Sun Dec 25,10:30 PM ET
A spill of toxic cadmium that sparked China's second major environment scare of the winter should be safely diluted before the fouled river water reaches major cities in the south, the China Daily said on Monday.
Authorities had dumped 380 tonnes of chemicals and opened reservoirs to dilute the more than 1,000 tonnes of cadmium-contaminated water a zinc smelter spilled into the North River on December 15, the newspaper said.
"The cadmium content of the slick dropped 20 percent on Saturday," local environmental protection official Li Zisen was quoted as saying.
Shortly after the accident, cadmium levels in the water surged to nearly 10 times above safety standards, forcing authorities in areas downstream to turn off tap water supplies to tens of thousands of people in Guangdong province.
But tests done over the weekend showed levels of the metallic element, which can cause liver and kidney damage and lead to bone diseases, had dropped to just over safe limits, the China Daily said.
Drinking water emergency measures were still in effect in the booming downstream cities of Guangzhou and Foshan, the newspaper said, though a Guangzhou government spokesman was quoted as denying the city had shut public taps.
The government closed the zinc smelter, China's third largest, along with 14 other smelting plants in Shaoguan city, it said.

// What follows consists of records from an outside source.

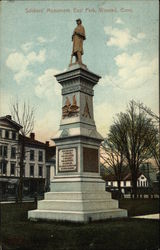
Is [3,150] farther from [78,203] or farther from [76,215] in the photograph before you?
[76,215]

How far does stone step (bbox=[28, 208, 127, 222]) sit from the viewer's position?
10805mm

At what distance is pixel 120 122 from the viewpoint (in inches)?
1030

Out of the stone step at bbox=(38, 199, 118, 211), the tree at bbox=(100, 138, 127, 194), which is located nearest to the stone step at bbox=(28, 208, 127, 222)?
the stone step at bbox=(38, 199, 118, 211)

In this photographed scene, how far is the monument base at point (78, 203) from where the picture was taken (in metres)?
11.1

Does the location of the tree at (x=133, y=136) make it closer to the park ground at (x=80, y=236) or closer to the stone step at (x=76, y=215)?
the stone step at (x=76, y=215)

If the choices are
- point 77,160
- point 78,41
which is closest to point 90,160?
point 77,160

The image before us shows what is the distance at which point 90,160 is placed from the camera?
1285 cm

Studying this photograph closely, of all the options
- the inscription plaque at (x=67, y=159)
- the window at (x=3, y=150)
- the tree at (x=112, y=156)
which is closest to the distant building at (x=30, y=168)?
the window at (x=3, y=150)

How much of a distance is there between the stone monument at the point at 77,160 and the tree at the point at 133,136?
10545mm

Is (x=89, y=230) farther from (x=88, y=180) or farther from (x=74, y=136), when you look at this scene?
(x=74, y=136)

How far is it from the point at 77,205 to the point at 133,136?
15.0 meters

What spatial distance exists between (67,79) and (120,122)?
1329 cm

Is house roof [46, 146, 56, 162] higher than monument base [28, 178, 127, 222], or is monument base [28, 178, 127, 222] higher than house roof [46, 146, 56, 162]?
house roof [46, 146, 56, 162]

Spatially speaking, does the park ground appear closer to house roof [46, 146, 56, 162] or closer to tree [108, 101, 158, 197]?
tree [108, 101, 158, 197]
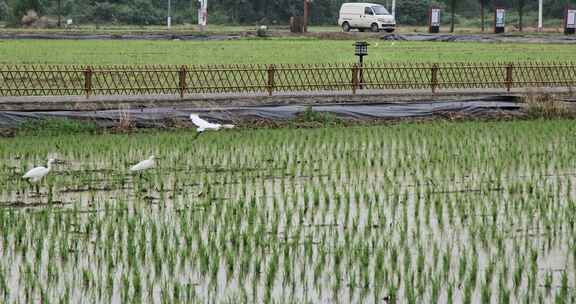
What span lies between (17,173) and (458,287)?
243 inches

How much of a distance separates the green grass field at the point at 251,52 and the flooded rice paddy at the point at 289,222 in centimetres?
1436

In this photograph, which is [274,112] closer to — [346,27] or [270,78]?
[270,78]

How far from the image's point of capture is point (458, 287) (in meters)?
7.41

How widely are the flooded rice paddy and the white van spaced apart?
37.7m

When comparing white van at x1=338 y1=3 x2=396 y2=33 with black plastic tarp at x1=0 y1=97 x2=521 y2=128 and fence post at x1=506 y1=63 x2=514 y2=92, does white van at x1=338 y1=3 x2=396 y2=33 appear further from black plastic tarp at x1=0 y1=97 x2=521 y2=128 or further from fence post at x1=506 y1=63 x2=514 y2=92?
black plastic tarp at x1=0 y1=97 x2=521 y2=128

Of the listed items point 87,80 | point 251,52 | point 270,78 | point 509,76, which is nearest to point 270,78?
point 270,78

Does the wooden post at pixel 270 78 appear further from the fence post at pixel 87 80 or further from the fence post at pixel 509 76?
the fence post at pixel 509 76

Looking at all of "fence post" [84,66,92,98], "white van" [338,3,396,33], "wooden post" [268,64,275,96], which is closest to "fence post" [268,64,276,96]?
"wooden post" [268,64,275,96]

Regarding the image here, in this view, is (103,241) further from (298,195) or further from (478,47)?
(478,47)

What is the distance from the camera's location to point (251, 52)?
3409 cm

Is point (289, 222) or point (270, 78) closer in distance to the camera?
point (289, 222)

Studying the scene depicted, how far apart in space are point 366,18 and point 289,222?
44.5 m

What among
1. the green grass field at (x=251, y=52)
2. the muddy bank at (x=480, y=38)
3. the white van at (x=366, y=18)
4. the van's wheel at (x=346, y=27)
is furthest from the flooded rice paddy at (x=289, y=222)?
the van's wheel at (x=346, y=27)

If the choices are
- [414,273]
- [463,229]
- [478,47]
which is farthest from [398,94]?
[478,47]
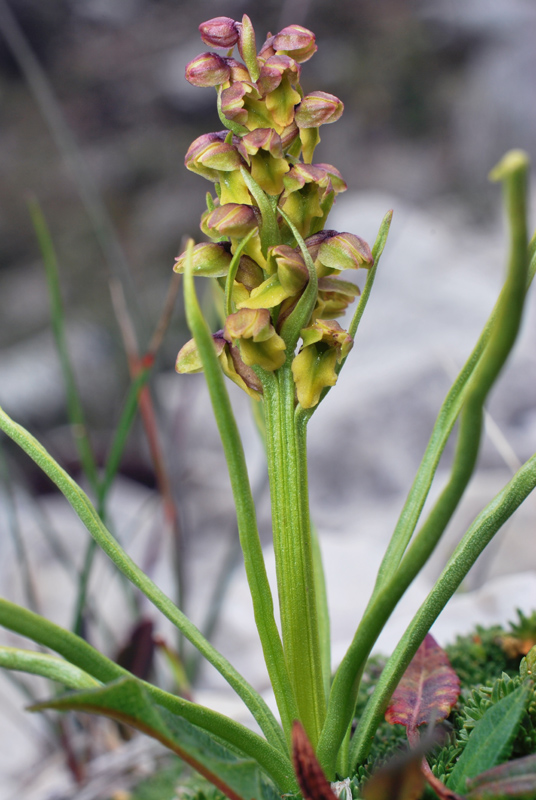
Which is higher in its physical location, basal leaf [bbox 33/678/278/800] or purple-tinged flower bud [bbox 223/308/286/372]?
purple-tinged flower bud [bbox 223/308/286/372]

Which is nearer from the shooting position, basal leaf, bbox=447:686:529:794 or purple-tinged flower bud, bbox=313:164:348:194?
basal leaf, bbox=447:686:529:794

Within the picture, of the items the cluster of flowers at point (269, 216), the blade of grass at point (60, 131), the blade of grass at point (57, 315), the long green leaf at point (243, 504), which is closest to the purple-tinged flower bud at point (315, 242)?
the cluster of flowers at point (269, 216)

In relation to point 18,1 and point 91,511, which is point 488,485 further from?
point 18,1

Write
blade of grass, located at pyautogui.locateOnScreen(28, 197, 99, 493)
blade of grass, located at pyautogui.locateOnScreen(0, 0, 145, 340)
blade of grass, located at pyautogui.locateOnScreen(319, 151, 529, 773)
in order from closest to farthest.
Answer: blade of grass, located at pyautogui.locateOnScreen(319, 151, 529, 773), blade of grass, located at pyautogui.locateOnScreen(28, 197, 99, 493), blade of grass, located at pyautogui.locateOnScreen(0, 0, 145, 340)

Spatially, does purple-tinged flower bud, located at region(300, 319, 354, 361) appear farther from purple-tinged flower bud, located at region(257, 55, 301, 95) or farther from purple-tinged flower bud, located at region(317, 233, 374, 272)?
purple-tinged flower bud, located at region(257, 55, 301, 95)

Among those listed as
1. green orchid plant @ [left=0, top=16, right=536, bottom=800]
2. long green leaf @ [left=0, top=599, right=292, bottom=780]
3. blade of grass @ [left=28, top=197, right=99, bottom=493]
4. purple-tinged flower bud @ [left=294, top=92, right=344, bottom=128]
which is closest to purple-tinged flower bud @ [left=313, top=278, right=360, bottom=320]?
green orchid plant @ [left=0, top=16, right=536, bottom=800]

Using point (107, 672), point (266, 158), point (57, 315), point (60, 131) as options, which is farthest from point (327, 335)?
point (60, 131)

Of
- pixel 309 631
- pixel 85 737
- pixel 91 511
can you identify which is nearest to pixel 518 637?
pixel 309 631

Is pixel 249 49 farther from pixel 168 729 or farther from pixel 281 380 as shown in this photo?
pixel 168 729
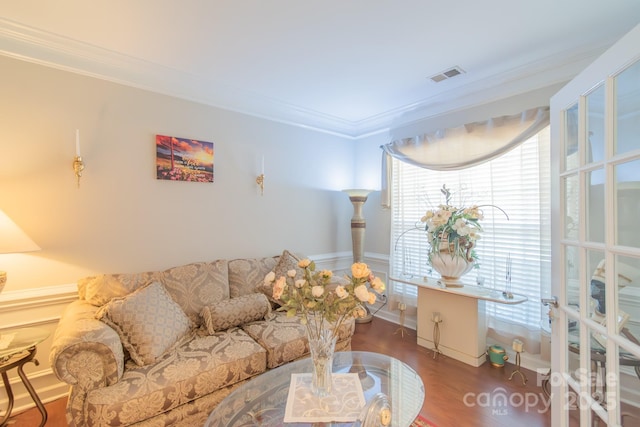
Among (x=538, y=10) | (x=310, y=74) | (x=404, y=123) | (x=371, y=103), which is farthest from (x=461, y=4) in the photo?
(x=404, y=123)

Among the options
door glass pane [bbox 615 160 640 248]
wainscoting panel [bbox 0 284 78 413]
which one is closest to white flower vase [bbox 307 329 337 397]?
door glass pane [bbox 615 160 640 248]

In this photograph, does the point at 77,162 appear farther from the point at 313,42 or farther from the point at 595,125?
the point at 595,125

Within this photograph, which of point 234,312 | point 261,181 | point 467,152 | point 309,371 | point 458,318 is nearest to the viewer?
point 309,371

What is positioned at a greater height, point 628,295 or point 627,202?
point 627,202

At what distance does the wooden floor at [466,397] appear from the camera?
72.2 inches

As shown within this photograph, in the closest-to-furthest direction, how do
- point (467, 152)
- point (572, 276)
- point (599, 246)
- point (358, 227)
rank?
point (599, 246) < point (572, 276) < point (467, 152) < point (358, 227)

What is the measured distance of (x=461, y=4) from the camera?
5.47 feet

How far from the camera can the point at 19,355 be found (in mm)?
1624

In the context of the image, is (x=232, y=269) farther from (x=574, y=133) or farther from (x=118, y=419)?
(x=574, y=133)

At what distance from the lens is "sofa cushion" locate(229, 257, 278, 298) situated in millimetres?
2561

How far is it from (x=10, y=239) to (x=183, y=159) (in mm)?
1249

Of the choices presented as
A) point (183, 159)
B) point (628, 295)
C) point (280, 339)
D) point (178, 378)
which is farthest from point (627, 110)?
point (183, 159)

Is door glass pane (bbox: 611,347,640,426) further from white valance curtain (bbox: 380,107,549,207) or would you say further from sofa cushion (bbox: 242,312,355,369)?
white valance curtain (bbox: 380,107,549,207)

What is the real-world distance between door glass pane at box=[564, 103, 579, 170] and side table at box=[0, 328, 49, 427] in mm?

The smelter's director was relieved of his post on Thursday pending "further investigation into the incident."
In November, an explosion at a chemical plant in China's northeast poisoned drinking water for millions and sent a frozen, poisonous slick heading slowly but surely toward Russia.
China's top environmental minister resigned after the November 13 accident in Jilin province and a vice mayor in charge of evacuating the city where the explosion occurred was said to have hanged himself.